__Instructions to follow__:
In this exercise, print only the lines from the line with "Google Trends - %22women in tech%22" to the last line of the data below, inclusive. Any pictures should be left out.

__Dataset section__:
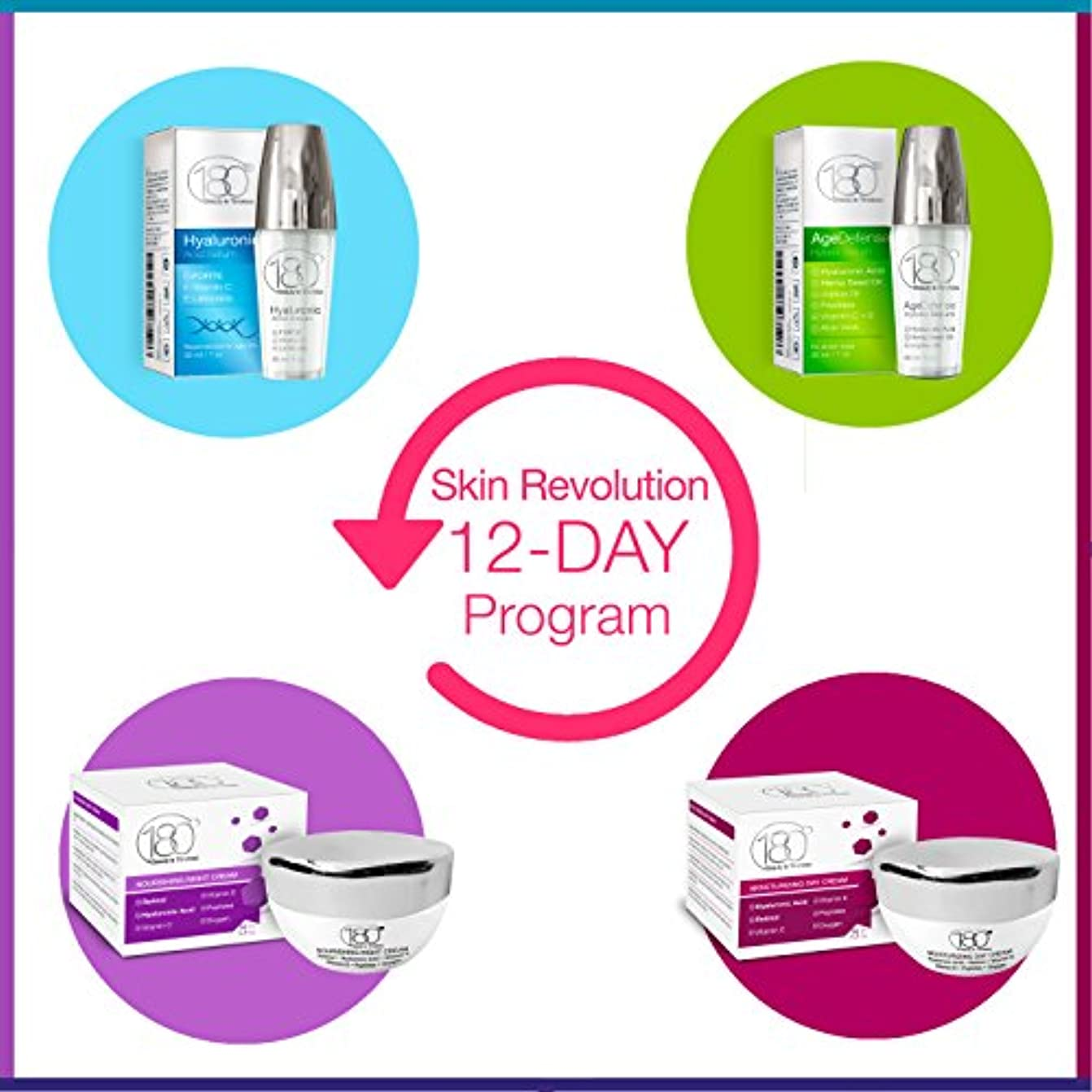 ポータルスポンサータップ180 Cosmetics 12日間の美容パッケージ最大の水分 - スキンレボリューションプログラム - あなたが夢見ている結果を得る - 55歳以上のドライまたは非常に乾燥したスキン - ハイブリッドセラムデイナイトクリーム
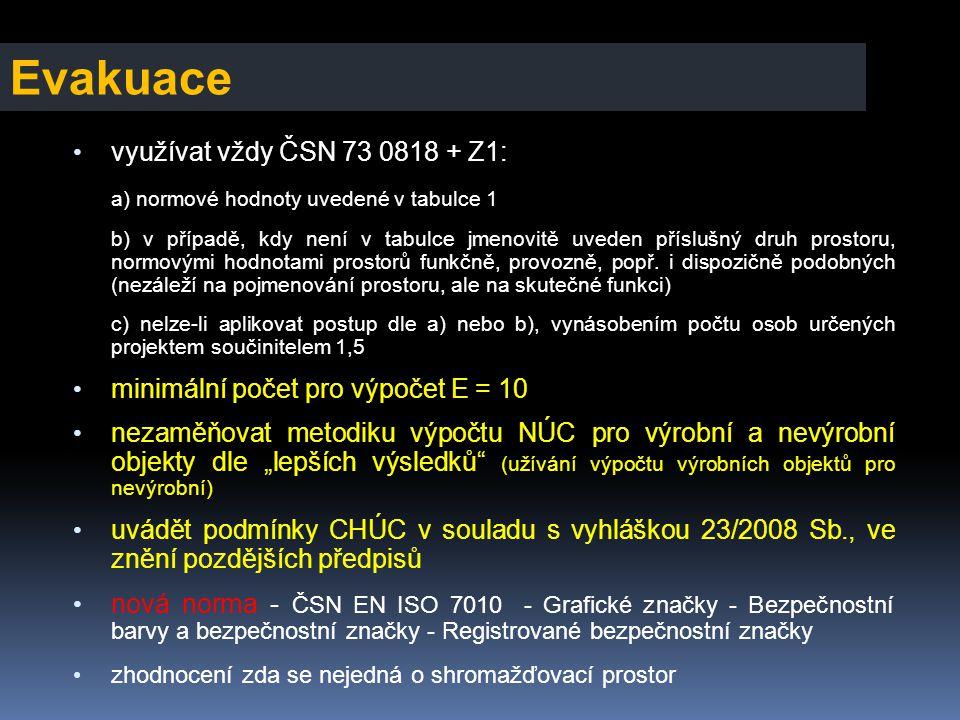 Evakuace využívat vždy ČSN 73 0818 + Z1:
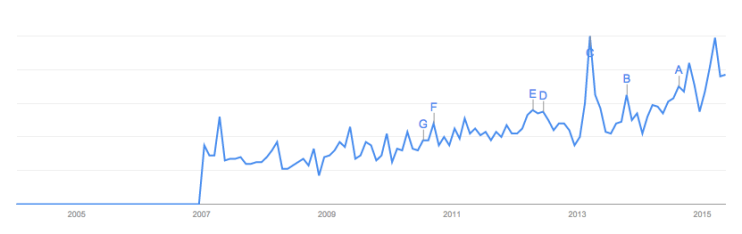 Google Trends - %22women in tech%22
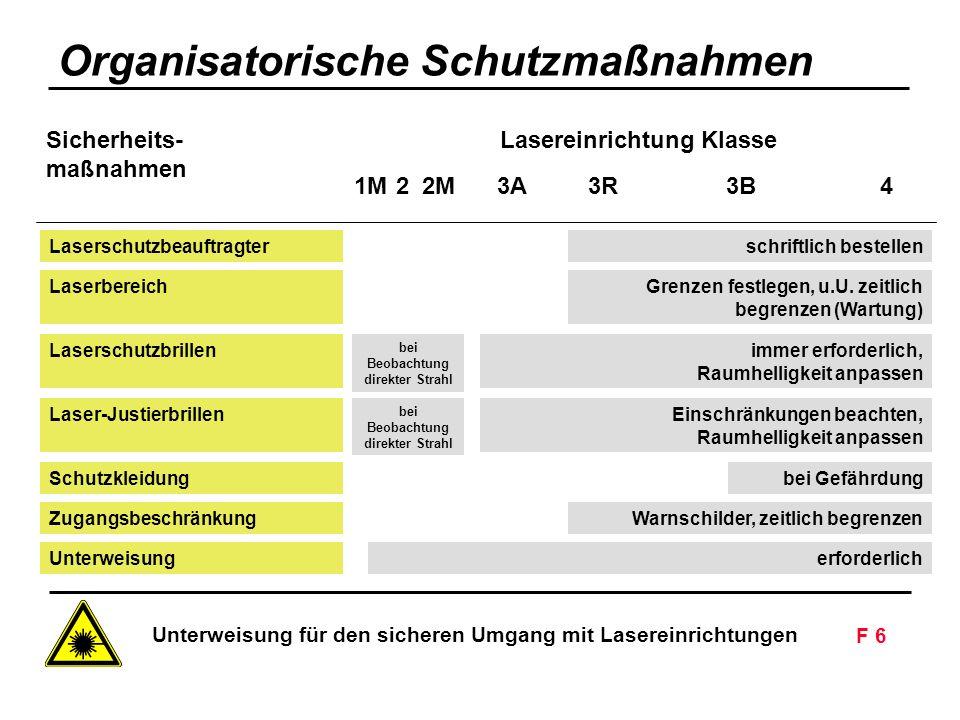 Unterweisung für den sicheren Umgang mit Lasereinrichtungen F 6 Siemens AG - Nur zur innerbetrieblichen Verwendung Organisatorische Schutzmaßnahmen La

__Written reply__:
 Google Trends - %22women in tech%22
 Unterweisung für den sicheren Umgang mit Lasereinrichtungen F 6 Siemens AG - Nur zur innerbetrieblichen Verwendung Organisatorische Schutzmaßnahmen La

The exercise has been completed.